[Problems to solve]
(A) In the TGF abstract, what is the optical pre-activity before a flash thought to come from?
(B) Write the next part of the abstract on source altitudes of optical emissions tied to TGFs, starting after its final sentence.
── Document section ──
EGU2020-2467, updated on 12 Jun 2020
EGU General Assembly 2020
© Author(s) 2020. This work is distributed under
the Creative Commons Attribution 4.0 License.

Source Altitudes of Optical Emissions Associated with TGFs

Matthias Heumesser1, Olivier Chanrion1, Torsten Neubert1, Krystallia Dimitriadou1, Christoph Köhn1, Francisco J. Gordillo-Vazquez2, Alejandro Luque2, Francisco Javier Pérez-Invernón2,3, Hugh Christian4, Richard J. Blakeslee5, Nikolai Østgaard6, Andrey Mezentsev6, and Martino Marisaldi6
Matthias Heumesser et al.
  • 1Technical University of Denmark, DTU Space, Astrophysics and Atmospheric Physics, Kgs. Lyngby, Denmark (
  • 2Instituto de Astrofísica de Andalucía (IAA - CSIC), Granada, Spain
  • 3Deutsches Zentrum für Luft- und Raumfahrt (DLR), Oberpfaffenhofen, Germany
  • 4NASA Marshall Space Flight Center, Huntsville, Alabama, USA
  • 5Earth System Science Center, University of Alabama in Huntsville, Alabama, USA
  • 6Birkeland Centre for Space Science, University of Bergen, Norway

Terrestrial Gamma-Ray Flashes (TGFs) observed from space appear to be generated after a few milliseconds of optical activity and before the onset of a main optical pulse. The pre-activity is thought to be from a propagating leader and the main optical pulse the emissions from the ensuing stroke. Scattering of photons in the cloud increases the rise time and durations of the pulses and thus allows for estimates of their optical path from their sources.
───
── Data lines ──
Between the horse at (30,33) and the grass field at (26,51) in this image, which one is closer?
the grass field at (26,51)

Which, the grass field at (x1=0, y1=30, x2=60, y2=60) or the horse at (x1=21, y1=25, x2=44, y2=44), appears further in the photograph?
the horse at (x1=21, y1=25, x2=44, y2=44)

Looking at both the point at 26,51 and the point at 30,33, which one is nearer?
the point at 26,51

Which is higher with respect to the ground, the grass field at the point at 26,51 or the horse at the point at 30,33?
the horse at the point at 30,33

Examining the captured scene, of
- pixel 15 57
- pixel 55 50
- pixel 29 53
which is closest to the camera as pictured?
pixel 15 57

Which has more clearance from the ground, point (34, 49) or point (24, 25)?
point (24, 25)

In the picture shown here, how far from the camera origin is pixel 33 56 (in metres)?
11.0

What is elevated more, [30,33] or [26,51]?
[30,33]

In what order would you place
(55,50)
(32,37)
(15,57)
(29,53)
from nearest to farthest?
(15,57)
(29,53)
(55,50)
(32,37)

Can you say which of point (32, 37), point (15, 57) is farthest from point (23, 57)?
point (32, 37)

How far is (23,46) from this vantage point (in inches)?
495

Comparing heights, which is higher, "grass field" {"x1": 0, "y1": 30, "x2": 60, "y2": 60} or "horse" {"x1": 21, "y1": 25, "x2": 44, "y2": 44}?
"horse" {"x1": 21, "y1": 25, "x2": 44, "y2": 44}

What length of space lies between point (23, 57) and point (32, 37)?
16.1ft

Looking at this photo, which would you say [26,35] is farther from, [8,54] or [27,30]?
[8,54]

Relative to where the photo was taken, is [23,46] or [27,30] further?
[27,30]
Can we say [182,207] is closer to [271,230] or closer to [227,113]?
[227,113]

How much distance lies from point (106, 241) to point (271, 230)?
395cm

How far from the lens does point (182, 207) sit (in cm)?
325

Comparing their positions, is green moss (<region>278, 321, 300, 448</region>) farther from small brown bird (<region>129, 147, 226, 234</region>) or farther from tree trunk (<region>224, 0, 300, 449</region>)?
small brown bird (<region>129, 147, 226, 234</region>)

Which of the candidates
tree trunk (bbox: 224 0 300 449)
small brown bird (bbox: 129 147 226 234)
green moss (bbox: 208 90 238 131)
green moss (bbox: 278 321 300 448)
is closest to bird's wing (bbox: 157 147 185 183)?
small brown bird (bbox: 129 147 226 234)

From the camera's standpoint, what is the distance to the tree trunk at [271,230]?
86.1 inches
───
[Replies]
(A) A propagating leader.

(B)
In this presentation we estimate the depth inside thunderclouds of pulses associated with more than 100 TGFs observed by the Atmosphere-Space Interactions Monitor (ASIM) on the International Space Station (ISS). The observations are in narrow bands at 337 nm, to include the strongest line of N22P and 777.4 nm of OI, considered a strong lightning emission line. With the assumption that the sources are instantaneous and at single points within a cloud, we find optical paths for the events by using typical cloud properties. Combined with cloud top heights from a recent study on TGF producing thunderstorms, this gives an estimate at which altitude the optical detections are produced.

Data from VAISALA’s lightning location network GLD360 and NASA’s Lightning Imaging Sensor on the ISS (ISS-LIS) will be used to assess the results from the optical analysis. This includes investigations of the correlations between TGF durations, detected peak lightning current and optical path in the cloud.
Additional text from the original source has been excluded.